Prolific property investor and highly sought after mortgage broker, Catherine Lezer, talks about lost and found opportunities and nerve-wracking auction experiences
Catherine Lezer is also a Sequal principal and a personal mortgage adviser with Smartline
You’ve been investing in property for a while; what have been the most exciting experiences you’ve had?
Finding an under-rented mortgagee sale in 2007, with a water leak that made a mouldy patch in the carpet. When I saw this unit for sale, I knew it was very under-rented ($430 per week at the time, but should have been more like $550 per week), and I took an educated guess at what the bank was owed (I thought about $440,000) and I didn’t think the water leak would be hard to fix.
As with most mortgagee sales there was an auction. We got ready for the auction, finance in place, I went and did the strata search myself. At the auction, there were about 20 people standing around, and I had set my limit to no more than $500,000. We started the auction off at $440,000 and... no one else bid. I couldn’t believe it. After a very long time the auctioneer went and got instructions from the mortgagee and they made a vendor bid of $459,000. We bid $460,000 and the hammer fell. A fixed downpipe and new carpet, lights and paint and that place was easily rented for $550 (in 2013 it was renting for $775 per week).

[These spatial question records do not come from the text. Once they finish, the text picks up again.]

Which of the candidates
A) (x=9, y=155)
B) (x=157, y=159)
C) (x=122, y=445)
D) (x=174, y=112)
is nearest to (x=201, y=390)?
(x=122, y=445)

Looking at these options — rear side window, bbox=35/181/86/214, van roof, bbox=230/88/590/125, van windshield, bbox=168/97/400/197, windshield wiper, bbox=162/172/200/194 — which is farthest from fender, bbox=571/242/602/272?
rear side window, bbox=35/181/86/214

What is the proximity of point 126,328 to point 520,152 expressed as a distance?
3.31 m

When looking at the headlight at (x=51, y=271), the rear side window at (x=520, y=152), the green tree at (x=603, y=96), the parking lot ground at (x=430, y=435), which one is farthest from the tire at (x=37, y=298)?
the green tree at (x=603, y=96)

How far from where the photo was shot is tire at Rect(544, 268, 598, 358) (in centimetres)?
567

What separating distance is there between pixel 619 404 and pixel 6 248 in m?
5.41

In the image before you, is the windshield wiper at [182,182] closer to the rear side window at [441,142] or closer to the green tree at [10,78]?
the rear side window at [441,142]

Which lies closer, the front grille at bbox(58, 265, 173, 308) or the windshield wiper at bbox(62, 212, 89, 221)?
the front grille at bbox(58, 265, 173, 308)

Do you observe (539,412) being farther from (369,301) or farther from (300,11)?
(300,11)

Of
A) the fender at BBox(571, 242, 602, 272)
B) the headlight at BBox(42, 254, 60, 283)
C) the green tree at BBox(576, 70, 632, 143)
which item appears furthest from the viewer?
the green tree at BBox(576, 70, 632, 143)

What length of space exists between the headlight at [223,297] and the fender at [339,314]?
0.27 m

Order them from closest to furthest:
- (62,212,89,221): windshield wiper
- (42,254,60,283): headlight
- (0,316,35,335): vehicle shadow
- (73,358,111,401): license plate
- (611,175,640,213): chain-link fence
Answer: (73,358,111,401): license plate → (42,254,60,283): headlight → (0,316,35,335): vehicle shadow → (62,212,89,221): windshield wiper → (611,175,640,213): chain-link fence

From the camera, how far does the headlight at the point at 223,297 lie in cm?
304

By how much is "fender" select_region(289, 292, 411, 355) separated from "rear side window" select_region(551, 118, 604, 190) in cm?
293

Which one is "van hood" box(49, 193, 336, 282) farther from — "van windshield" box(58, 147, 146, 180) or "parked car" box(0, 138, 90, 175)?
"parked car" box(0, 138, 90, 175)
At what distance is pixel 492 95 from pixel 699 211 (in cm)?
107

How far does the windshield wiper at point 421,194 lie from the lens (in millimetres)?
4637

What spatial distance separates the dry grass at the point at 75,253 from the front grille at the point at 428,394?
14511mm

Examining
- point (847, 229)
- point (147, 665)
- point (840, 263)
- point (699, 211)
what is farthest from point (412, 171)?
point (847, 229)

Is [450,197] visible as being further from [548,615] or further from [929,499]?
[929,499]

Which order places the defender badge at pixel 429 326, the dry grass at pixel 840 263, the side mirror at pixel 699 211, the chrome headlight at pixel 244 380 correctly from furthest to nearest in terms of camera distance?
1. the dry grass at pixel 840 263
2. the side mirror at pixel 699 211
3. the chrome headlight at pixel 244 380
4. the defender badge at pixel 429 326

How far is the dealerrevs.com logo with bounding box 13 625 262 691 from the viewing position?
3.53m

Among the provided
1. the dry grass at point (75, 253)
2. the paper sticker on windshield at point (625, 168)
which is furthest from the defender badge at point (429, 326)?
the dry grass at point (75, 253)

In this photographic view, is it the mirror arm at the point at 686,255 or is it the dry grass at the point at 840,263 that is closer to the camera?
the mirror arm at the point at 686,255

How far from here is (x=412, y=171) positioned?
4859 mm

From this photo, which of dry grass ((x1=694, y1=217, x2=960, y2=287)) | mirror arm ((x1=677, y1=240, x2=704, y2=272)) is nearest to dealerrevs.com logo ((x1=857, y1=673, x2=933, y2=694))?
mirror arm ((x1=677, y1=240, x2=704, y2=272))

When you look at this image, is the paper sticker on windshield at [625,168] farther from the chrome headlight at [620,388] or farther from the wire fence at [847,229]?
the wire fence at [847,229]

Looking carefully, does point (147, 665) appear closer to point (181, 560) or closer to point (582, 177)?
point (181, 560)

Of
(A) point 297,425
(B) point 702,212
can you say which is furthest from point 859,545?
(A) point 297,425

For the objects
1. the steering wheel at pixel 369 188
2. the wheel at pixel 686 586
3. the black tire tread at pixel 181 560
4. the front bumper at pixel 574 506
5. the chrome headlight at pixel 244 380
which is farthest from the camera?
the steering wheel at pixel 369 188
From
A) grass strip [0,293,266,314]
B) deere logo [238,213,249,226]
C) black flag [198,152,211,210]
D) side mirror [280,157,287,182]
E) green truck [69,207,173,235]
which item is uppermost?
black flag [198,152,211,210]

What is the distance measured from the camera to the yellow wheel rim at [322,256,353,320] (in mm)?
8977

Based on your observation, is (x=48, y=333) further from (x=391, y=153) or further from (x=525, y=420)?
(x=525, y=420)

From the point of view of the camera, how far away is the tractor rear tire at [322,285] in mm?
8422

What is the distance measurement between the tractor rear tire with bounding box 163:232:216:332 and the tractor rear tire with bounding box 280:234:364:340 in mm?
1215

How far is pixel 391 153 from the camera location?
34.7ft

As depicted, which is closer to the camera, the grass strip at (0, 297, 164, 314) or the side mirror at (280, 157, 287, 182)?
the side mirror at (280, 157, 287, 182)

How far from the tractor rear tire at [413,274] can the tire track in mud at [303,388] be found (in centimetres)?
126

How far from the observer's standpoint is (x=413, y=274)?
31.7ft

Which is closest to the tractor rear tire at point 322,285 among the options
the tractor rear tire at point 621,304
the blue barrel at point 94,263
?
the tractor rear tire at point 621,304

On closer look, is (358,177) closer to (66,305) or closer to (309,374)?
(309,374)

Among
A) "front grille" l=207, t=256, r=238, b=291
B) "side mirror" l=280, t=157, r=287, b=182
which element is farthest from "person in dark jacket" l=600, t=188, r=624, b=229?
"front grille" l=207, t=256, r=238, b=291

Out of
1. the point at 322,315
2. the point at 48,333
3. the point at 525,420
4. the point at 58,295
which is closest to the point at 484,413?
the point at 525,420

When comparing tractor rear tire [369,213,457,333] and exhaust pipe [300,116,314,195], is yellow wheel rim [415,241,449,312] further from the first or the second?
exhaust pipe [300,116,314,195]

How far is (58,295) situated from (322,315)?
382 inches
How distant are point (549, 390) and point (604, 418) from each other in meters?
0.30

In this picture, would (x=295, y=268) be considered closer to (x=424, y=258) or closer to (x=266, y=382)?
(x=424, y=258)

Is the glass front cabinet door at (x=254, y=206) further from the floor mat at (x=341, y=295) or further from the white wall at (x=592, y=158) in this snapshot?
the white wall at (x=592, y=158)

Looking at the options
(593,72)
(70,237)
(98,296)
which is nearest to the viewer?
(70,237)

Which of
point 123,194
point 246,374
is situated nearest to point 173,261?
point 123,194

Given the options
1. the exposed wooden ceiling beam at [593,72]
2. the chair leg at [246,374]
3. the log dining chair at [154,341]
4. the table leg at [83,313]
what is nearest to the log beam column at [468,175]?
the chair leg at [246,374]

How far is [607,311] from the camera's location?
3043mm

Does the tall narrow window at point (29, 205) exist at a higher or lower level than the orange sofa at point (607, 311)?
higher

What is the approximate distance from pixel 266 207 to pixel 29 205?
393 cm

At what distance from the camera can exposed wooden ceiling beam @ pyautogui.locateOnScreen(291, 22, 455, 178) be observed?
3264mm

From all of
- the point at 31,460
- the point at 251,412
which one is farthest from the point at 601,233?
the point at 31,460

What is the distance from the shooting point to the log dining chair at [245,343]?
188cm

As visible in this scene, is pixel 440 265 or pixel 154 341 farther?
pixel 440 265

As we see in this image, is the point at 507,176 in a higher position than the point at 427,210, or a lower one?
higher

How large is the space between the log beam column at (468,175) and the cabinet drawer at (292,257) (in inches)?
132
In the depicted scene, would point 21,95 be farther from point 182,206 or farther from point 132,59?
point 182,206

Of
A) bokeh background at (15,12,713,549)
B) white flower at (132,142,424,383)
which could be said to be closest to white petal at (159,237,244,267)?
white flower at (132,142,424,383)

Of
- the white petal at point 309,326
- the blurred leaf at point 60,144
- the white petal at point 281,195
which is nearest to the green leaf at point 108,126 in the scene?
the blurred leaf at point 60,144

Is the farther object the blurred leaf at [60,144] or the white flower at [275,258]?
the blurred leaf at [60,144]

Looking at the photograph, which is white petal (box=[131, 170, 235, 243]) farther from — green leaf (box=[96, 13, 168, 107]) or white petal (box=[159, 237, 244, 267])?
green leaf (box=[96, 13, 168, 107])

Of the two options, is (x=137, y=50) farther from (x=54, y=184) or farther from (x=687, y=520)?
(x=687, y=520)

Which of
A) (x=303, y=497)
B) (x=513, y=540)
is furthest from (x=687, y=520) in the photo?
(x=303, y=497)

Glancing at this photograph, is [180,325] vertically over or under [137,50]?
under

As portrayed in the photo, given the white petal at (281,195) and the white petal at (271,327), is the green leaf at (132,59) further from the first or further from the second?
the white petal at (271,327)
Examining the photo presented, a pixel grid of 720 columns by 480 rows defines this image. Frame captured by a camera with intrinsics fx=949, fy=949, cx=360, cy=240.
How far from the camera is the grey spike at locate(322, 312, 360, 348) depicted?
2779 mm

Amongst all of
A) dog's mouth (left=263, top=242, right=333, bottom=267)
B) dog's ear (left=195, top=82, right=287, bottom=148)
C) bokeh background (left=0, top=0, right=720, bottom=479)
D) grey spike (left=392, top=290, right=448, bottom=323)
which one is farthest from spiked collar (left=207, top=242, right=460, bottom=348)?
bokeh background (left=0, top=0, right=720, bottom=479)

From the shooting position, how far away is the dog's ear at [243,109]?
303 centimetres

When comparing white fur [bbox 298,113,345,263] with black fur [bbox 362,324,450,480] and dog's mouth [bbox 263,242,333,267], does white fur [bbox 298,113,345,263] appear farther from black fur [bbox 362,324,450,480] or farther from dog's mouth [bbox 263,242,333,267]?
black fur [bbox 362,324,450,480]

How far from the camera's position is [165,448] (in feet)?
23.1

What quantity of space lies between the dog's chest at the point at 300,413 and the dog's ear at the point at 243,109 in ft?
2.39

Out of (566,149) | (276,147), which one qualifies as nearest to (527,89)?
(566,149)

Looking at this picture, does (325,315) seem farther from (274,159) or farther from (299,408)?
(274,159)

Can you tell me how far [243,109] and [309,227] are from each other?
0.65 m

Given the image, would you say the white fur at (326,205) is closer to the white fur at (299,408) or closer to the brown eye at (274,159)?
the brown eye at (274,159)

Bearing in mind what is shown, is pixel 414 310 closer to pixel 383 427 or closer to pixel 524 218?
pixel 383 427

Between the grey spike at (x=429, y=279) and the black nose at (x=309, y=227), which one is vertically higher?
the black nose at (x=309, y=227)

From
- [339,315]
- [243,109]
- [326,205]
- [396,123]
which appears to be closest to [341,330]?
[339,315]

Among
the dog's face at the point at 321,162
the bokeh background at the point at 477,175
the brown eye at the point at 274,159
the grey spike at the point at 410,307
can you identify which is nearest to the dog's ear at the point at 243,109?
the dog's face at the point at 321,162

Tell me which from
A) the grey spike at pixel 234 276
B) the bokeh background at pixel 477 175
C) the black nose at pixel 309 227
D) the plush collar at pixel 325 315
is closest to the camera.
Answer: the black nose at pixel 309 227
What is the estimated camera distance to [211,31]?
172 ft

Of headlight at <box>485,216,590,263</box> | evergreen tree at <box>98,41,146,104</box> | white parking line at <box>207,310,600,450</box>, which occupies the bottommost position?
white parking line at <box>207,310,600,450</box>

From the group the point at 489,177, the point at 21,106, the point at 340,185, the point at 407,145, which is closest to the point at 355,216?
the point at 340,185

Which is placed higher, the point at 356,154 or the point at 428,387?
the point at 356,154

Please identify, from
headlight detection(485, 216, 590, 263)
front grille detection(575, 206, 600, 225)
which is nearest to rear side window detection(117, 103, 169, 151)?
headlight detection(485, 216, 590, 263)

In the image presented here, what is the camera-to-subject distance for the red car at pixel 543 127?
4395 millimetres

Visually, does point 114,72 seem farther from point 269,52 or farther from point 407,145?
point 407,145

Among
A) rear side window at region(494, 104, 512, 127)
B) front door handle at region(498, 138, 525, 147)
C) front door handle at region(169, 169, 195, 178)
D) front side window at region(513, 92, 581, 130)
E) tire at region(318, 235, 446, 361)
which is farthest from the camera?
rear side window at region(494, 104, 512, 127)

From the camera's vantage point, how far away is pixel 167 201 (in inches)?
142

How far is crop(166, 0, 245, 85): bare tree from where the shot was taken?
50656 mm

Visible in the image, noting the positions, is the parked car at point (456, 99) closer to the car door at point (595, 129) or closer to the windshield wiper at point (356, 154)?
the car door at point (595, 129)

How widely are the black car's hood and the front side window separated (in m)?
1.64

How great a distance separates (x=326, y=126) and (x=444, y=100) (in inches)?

And your most nerve-wracking experience (in relation to property investing)?
Every time I go to auction it’s nerve wracking! One particular auction I was bidding at I put my hand up to make the first bid at $300,000. The auctioneer said “I am not taking bids under $500,000 madam, I don’t need the practice”. No other bids hence the property was passed in and I was firmly put in my place. It was a good ending for us as we did buy it after auction for $485,000, but to this day I am not loving auctions.
Which of the deals you’ve done are you most proud of?
Buying a 40 sqm studio in Waterloo NSW with parking. I kept it rented for a year then renovated and sold it. I liked this deal because I knew when I bought it I was going to renovate and it was the first time I didn’t play it safe with a reno. I chose a glamorous two tone dark kitchen with smoke mirror splashbacks, dark floors, great lights and wall decals. It was the perfect single persons pad in the Danks Street area.
What have been your biggest regrets?
We bought a property sight unseen based on good statistics, but it didn’t grow. It just sat there, and after three years we decided to sell up and do something better with the money. We sold it for $12,000 more than we paid, so after all costs we’d lost about $10,000.
Where would you invest right now?
I keep a close eye on my home town Sydney and I think Mascot and Botany are starting to grow.
Are you working on a particular project right now? Tell us about it.
In one apartment building where we own an investment unit, I was elected chairperson of the body corporate. Like with many buildings, we have owner occupiers mixed with investors, and a mixture of shops and 1, 2 and 3 bed units. This building has just hit 10 years of age and is in need of an exterior repaint and interior upgrade. Engaging the whole building in these projects has been great for me to learn about getting things done in a democracy and certainly is not about one person making the decision. There is a consultation process with all owners and residents, then briefing the designer, then voting on which design wins, then getting three quotes for the work, then actually doing the work.
One project I found fascinating was getting an energy audit and then following the advice in the audit by installing energy efficient sensor lighting with the interior upgrade; this has already dropped our energy usage costs by 20%. We are about to vote on installing solar panels at our next meeting which should give us another 25% drop in energy consumption.